▶ [WRITTEN INSTRUCTION] Find each line in the records below that contains the word "region", and copy every such line in full. Case counts.
........
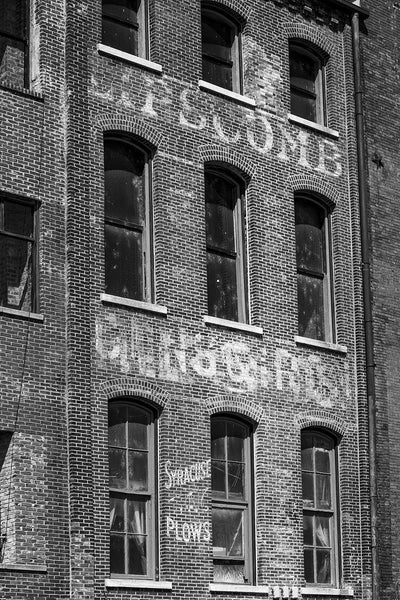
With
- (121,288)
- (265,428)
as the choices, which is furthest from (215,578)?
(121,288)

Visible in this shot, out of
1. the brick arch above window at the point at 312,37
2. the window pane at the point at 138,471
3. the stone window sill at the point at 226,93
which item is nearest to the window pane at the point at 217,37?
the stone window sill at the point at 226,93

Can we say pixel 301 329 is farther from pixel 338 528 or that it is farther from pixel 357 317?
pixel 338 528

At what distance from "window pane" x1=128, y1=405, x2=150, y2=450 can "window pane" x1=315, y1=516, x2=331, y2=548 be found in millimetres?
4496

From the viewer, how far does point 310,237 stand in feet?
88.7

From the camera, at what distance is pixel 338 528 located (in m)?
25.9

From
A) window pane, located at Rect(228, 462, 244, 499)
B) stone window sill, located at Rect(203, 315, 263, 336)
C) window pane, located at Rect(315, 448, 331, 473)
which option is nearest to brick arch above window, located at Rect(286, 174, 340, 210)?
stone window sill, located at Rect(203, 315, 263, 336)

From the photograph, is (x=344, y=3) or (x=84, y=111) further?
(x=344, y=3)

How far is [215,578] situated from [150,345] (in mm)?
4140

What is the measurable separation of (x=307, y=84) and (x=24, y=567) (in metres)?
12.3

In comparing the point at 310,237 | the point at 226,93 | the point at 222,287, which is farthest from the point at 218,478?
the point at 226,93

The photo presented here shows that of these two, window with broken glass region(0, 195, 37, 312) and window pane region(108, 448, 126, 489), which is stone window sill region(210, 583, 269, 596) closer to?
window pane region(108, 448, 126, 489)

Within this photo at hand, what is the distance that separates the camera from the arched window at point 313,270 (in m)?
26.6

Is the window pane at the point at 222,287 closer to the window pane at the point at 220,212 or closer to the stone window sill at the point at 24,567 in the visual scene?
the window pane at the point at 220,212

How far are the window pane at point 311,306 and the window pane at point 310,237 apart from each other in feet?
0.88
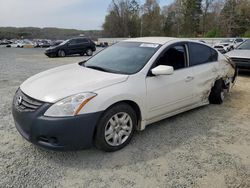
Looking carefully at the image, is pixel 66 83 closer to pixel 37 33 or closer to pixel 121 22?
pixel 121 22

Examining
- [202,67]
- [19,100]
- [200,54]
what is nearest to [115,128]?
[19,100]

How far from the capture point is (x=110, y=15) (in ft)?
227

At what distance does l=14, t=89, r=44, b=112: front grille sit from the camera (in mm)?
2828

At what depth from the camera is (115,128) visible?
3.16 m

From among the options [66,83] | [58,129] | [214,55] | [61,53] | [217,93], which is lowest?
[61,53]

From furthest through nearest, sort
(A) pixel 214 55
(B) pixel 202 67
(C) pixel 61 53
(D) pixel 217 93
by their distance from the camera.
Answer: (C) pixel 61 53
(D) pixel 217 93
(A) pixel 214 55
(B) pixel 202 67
........
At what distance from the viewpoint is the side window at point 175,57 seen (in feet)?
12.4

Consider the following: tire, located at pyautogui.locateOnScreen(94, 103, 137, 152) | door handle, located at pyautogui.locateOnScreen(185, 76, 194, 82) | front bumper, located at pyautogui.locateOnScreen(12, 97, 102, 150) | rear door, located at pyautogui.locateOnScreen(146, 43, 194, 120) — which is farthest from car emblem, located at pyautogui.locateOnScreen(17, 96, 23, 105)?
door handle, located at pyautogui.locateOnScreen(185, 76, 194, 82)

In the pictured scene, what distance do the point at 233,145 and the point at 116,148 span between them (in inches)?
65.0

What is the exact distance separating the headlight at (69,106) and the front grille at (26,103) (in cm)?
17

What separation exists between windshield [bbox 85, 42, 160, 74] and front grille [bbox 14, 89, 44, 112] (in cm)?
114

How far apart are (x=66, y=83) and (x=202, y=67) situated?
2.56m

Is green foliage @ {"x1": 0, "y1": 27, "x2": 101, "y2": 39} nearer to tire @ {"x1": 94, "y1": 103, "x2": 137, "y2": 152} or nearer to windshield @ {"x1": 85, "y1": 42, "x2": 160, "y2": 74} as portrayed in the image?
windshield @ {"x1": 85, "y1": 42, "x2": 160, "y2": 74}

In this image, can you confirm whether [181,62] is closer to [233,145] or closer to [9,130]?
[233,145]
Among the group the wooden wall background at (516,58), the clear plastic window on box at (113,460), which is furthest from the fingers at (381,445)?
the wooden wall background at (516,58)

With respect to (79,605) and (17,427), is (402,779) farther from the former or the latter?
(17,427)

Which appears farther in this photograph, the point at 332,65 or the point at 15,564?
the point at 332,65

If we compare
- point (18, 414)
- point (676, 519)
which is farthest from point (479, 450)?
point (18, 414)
........
▶ [RESPONSE TO THE EXERCISE]
The photo presented here shows that of these two, window with broken glass region(0, 195, 37, 312) and window pane region(108, 448, 126, 489), which is stone window sill region(210, 583, 269, 596) closer to?
window pane region(108, 448, 126, 489)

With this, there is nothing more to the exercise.